People sometimes tell me, “We should get together for a visit.” or something similar, and I will say, “Yes, that would be nice.” Then months, or even years, go by with me waiting to see them. I don’t understand why things often don’t get beyond that first offer to get together. I guess they may be waiting for me to make some plans at that point?
“The hallmark feature of ASD is impaired social interaction.”
I have a social disability. So, I am not often going to make the social plans and invite people to do things. This doesn’t mean that I don’t want to visit or do things with people. I do enjoy other people. It is just not likely that I will make the first move, or sometimes even the second move.
I don’t readily understand the idea of a “social scoreboard” where people seem to keep track of who’s turn it is to make the social plans.
When in doubt, about me, please ask me rather than assuming that I am happy spending most of my time alone. I do enjoy my friends and want to do things with them.
All Autistics are not “loners” by choice. Many of us want to enjoy time with friends but don’t get included as often as we would like. Please consider these things and remember that most of us can be great friends if you give us the chance.

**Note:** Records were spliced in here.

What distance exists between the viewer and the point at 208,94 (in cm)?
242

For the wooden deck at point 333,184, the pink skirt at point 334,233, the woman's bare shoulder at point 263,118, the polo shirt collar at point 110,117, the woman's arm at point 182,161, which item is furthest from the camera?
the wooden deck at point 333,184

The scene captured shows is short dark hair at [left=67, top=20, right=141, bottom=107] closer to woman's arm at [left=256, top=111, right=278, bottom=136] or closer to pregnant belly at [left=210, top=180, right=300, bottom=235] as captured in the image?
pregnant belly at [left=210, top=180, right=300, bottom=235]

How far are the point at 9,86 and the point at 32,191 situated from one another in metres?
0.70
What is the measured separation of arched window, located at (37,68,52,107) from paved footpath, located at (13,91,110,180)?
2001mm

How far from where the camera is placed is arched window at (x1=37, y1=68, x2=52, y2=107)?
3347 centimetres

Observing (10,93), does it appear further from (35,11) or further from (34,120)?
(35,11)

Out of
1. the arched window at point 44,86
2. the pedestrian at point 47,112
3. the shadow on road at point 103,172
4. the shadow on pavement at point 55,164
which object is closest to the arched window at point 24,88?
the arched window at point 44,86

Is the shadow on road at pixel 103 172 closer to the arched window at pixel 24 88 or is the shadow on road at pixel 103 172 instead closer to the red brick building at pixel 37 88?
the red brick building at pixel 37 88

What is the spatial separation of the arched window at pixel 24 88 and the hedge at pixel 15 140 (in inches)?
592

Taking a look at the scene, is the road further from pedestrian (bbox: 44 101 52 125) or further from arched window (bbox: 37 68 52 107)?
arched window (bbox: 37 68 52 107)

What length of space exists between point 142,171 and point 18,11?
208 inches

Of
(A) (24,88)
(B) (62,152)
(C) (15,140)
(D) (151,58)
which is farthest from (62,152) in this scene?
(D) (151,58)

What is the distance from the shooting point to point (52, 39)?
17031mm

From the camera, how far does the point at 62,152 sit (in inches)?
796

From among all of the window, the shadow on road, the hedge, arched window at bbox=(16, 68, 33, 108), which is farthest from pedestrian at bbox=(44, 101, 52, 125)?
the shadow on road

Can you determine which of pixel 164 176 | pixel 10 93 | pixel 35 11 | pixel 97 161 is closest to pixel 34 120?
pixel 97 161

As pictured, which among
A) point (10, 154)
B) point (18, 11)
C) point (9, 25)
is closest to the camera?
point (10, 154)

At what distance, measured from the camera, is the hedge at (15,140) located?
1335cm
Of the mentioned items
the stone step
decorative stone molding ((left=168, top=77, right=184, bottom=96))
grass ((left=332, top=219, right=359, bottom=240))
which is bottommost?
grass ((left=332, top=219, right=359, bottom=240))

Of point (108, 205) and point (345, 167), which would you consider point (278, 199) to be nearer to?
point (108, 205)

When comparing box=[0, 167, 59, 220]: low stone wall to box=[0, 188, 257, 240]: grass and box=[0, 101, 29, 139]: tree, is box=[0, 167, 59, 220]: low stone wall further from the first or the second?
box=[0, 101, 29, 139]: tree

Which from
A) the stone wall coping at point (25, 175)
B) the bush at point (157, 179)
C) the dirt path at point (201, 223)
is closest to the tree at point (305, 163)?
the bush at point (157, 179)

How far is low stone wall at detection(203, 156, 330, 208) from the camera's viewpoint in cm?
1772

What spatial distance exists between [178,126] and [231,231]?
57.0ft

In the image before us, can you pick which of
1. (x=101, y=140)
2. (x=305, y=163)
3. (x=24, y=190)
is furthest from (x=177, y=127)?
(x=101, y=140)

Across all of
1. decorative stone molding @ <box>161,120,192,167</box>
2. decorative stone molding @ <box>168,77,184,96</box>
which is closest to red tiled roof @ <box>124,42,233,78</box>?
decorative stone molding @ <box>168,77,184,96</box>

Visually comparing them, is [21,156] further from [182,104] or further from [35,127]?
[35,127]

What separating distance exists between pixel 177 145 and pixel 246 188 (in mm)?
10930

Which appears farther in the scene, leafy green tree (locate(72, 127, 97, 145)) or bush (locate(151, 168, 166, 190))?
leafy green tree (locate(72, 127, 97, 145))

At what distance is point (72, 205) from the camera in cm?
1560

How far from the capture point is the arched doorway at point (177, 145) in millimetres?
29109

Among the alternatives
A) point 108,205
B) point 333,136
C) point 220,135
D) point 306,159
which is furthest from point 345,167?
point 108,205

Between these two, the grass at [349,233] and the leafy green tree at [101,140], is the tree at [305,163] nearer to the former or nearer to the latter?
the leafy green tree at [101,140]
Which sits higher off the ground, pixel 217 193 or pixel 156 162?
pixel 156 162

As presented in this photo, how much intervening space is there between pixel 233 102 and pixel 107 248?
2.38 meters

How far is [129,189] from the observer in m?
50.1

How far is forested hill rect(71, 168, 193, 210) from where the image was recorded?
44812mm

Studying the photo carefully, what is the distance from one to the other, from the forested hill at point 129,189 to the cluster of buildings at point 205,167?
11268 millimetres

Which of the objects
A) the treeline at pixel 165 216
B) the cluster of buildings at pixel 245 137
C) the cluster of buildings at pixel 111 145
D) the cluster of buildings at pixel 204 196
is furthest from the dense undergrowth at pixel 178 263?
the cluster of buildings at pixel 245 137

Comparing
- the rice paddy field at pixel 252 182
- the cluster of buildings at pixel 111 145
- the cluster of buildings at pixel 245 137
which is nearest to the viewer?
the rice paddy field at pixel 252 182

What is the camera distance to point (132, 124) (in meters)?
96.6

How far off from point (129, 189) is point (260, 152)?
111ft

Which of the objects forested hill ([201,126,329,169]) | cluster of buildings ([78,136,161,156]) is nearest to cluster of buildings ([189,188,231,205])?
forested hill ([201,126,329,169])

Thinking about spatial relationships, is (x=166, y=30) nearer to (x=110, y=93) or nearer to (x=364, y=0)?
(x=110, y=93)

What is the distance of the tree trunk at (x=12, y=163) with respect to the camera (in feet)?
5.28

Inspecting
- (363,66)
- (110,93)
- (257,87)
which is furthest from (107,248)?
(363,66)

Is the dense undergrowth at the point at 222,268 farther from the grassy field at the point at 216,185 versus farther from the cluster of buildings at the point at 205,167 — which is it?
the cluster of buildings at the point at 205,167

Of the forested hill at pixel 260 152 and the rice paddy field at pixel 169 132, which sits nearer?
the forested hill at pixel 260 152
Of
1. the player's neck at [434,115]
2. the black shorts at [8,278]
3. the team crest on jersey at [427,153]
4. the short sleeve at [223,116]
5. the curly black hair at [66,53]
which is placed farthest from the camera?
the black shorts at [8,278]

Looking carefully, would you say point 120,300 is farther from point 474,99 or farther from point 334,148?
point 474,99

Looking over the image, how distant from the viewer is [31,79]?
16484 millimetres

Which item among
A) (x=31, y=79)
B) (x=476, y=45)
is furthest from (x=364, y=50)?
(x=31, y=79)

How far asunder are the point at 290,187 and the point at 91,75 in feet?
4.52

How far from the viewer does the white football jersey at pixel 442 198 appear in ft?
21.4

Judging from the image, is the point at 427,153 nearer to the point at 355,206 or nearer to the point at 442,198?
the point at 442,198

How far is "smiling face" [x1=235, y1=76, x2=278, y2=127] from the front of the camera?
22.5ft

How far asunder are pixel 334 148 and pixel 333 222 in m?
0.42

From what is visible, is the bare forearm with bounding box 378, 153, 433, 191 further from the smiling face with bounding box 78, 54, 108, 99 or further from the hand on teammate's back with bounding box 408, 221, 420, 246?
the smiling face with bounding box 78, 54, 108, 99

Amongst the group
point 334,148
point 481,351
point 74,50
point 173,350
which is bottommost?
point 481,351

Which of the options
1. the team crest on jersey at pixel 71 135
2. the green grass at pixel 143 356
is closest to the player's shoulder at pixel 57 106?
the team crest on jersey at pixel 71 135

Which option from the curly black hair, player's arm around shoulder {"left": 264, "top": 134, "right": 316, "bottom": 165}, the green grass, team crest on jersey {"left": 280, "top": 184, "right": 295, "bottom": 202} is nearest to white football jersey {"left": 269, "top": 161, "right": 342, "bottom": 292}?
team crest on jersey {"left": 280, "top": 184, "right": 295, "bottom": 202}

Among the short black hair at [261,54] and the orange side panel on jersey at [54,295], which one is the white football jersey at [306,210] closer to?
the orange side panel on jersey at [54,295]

You are so right… I have trouble with ebbs and flows – I’ll be in a social dessert, yearning for some interaction, then I’ll get a cluster of invitations at once and for my own health and sanity, have to turn some of them down… and then people think I don’t want to do anything with them, and it cycles… social interactions are a challenge! You said it well.

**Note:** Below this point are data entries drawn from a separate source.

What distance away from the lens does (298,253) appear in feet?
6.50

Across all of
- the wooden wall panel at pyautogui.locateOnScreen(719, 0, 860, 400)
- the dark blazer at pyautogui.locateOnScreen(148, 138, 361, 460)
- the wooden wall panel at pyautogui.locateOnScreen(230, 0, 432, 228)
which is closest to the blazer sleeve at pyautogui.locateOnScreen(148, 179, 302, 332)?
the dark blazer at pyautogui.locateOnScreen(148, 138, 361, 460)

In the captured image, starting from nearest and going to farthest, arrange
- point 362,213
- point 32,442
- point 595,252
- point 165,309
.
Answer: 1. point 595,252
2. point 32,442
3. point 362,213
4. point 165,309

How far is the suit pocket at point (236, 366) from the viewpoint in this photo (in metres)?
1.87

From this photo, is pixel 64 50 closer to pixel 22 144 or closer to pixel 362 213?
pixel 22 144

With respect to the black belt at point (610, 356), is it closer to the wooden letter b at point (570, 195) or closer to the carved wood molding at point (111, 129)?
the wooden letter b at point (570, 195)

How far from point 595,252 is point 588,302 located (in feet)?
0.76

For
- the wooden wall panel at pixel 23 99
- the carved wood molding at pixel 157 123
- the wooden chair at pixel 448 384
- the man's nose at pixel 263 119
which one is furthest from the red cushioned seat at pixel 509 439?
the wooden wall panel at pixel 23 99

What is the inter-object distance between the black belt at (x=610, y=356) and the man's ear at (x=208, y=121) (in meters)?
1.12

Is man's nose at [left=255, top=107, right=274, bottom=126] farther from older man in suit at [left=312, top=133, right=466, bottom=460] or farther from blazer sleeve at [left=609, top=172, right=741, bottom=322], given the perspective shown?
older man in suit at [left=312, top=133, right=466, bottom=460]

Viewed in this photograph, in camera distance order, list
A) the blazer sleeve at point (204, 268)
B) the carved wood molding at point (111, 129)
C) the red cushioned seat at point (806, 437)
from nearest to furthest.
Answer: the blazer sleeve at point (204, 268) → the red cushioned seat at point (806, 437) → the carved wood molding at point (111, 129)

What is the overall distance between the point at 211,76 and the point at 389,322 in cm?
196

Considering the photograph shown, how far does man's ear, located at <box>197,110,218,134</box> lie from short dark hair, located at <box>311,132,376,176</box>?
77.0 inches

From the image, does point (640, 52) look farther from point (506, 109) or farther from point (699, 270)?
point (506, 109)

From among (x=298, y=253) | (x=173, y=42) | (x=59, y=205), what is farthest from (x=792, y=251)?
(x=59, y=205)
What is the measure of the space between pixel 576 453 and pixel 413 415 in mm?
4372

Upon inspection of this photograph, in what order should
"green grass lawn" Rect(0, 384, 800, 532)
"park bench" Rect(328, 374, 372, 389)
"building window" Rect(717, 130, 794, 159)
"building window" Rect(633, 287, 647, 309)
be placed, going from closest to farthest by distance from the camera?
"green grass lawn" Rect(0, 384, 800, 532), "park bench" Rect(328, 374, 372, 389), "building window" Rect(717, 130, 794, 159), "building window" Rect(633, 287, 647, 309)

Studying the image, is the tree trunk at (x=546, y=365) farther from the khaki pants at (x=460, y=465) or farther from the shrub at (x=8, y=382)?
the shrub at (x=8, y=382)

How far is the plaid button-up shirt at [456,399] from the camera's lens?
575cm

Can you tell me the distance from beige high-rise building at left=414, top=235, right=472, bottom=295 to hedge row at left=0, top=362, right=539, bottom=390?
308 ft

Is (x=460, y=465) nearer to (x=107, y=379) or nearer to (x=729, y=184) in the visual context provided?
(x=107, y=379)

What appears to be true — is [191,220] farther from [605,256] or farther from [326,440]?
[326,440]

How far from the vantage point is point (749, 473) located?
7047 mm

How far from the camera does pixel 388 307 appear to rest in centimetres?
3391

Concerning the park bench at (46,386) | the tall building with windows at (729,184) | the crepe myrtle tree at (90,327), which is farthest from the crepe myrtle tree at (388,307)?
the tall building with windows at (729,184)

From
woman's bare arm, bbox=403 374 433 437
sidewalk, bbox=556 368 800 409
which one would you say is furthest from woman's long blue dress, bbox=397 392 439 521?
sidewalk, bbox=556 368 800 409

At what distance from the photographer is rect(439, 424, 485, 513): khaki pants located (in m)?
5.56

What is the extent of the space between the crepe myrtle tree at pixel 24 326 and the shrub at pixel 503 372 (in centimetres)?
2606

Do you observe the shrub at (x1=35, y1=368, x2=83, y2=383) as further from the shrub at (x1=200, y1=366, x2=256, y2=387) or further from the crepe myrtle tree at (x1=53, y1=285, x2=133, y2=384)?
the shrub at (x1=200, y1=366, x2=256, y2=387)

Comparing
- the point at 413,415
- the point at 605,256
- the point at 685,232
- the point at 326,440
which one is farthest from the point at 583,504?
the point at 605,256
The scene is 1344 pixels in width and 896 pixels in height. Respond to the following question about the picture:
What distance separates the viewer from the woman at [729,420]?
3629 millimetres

Yes, many of us want to have a good friend or two that we can rely on. We often need to pull back from (and/or recharge following) larger social events. Too much of a good thing can be draining!

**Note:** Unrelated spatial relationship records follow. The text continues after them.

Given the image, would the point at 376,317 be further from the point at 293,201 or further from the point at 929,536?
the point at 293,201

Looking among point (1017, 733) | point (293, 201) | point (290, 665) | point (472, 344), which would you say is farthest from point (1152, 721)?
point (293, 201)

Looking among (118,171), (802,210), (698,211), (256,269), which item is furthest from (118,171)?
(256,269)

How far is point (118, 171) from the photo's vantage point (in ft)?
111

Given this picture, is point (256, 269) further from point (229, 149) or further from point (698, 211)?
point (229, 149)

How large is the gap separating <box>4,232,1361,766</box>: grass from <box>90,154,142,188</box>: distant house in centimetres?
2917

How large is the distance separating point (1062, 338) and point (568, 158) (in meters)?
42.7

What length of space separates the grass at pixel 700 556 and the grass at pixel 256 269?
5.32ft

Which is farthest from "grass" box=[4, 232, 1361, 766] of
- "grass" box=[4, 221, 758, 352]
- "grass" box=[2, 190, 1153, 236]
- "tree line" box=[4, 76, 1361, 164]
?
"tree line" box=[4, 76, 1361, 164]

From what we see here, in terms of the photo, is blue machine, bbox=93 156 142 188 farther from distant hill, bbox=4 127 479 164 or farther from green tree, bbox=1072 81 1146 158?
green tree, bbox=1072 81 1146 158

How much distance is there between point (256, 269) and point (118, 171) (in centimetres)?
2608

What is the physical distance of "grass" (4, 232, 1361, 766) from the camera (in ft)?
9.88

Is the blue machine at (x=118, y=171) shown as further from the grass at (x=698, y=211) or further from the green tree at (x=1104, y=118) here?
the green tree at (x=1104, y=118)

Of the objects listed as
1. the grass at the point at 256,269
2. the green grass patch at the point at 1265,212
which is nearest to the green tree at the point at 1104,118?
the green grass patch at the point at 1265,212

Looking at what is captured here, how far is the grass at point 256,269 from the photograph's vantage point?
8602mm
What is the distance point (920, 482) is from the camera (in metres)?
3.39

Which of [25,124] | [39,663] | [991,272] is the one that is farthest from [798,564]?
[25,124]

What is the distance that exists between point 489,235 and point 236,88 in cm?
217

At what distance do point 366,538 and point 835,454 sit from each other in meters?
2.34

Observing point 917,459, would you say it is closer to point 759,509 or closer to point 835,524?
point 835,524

This describes me a “T” when it comes to making plans with friends. I’m just not that good at it.
Yes, I think that many of us have problems with the idea of social score keeping. We don’t always know when someone is simply being polite (so called lip service) or if they really intend to follow through on making some real plans. I do feel disappointed when an offer to get together never happens.
I relate to this so much! I need so much alone time that people assume I’m not interested in friendships. But I yearn for a few close friendships and don’t know how to take acquaintanceship to the next level. It’s so frustrating.
I understand the difficulty in moving from acquaintanceship to friendship all too well.
I don’t talk much with people that I don’t know well. Once I get comfortable with someone, watch out, the floodgates open up and I am very likely to talk too much. When you are lonely for a while you find that you have a lot to say when you finally find someone who seems like they will listen. Unfortunately, all too often, that next talkative stage is the end of the line. They often shy away at that point and simply fade out of my life. They may be very polite about it, but it still hurts when you can tell that your friend(s) have decided to back away from you. I am very often an unwilling loner because of this type of thing happening.
We truly have a long way to go before Autism Acceptance is a reality and not just a nice saying…
I have learned so much from you about autism, I really appreciate the education! Between being very sick and my out of control housing situation I haven’t left the house in days. As soon as we get moved in to wherever we end up and settled it’ll be time for some good ocean adventures!!
I’ve struggled very intensely with this. I’ve felt stuck in a painful delimma: I like people, desire social interactions…but feel most comfortable by myself. And it’s because of all of the reasons you state here…socially, I just have a hard time sorting through the data, making connections work. I couldn’t agree more: the happy loner thing is a myth, and a dangerous one…there are a lot of folks out there on the spectrum, who feel confused/trapped by their social difficulties. Thx so much for this post.
Just a thought as a fellow loner…I have bipolar disorder instead of being on the spectrum, but I do have the issue of being tired by social encounters.
One of things I have most trouble with is initiating get-togethers, because most of the time, I really don’t have the energy. But asking someone else to get together yourself is the best way to keep the ball rolling. I also have a tendency to talk too much, so I have to remind myself to listen at least half of the time. One way to do this is to ask a few open ended questions to someone about themselves, and then listen with minimal interruptions. After you have listened to them, it is more likely that they will listen to you. Another thing I did when I really had to get something off my chest is to talk briefly about it to everyone in my family as well as those I had as friends so I could “spread the wealth.”
My husband is someone who has the tendency to discuss everything he is is doing on his hobby in excruciating detail. So he meets friends who also love the same thing and so no one gets bored.
I still spend a lot of time alone, and I like it that way. But I do have a few friends that, no matter how long it has been, are still glad to see me. What I think is if you reach out to someone you never got together with, then they may surprise you by being glad to get together for a short visit.